The weights for the John Smith’s Grand National were announced today. Punters are digging through seeking value, always aware that a large price taken now is worthless should your selection meet with some mishap before the big day on April 14th (the standard non-runner/money back rule does not apply to ante-post betting).
I find it one of the best betting races of the year, far from the lottery that it is often branded. After lengthy consideration, I’d normally bet three or four in the race, but there is one whose price of 25/1 will, I think disappear pretty quickly – Prince De Beauchene, so I’m recommending a bet on him now with Ladbrokes, the only company I can find offering that price (he is as low as 16/1 with other bookmakers.
Top trainer Willie Mullins has spent almost £12,000 on entries in the National and if all 12 of those horses were to turn up on the day (spectacularly unlikely) his entry costs would go up to over £50,000 – an extra amount is paid at each ‘declaration stage’ as the race approaches.
Mr Mullins trained Hedgehunter to win the National in 2005 and he recently took charge of Prince De Beauchene for top owners Andrea and Graham Wylie. The horse has had just one race for the yard, a very encouraging 5th of 25 in a competitive handicap chase, a run which drew the following comment from Racing Post summarisers:
Prince De Beauchene had plenty against him off top weight and ran a fine race. His rider briefly lost his iron down the back and the horse was slightly impeded again shortly afterwards, so it was a fine effort to keep going on a return from 232 days off the track.
PDB was most impressive when winning at Aintree last year – over standard fences, not the National fences (Aintree has two separate tracks). That was his first run on good ground and he jumped extremely well, led for most of the final circuit then battled back after looking beaten. He’s also won on heavy ground and on soft but there’s a fair chance, I think, that good ground might suit him best and there’s a reasonable likelihood he will get that on National day.

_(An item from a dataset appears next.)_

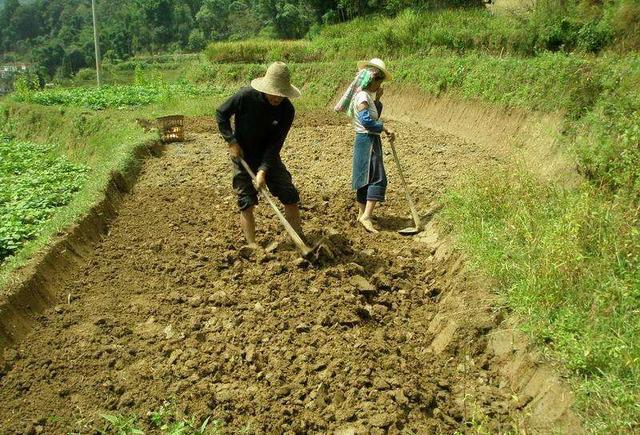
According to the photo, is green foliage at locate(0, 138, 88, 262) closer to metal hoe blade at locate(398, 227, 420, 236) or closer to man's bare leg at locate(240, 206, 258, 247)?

PDB has won twice at 20 furlongs, showing that he has speed and is not just a stayer. His Aintree win was over 25 furlongs (the National distance is 36 furlongs) and although it’s impossible to be certain a horse will stay farther than he has already raced over, I believe PDB is worth risking at the price. He has just 10st 6lbs to carry and there’s every chance that Mr Mullins can get quite a bit of improvement out of him.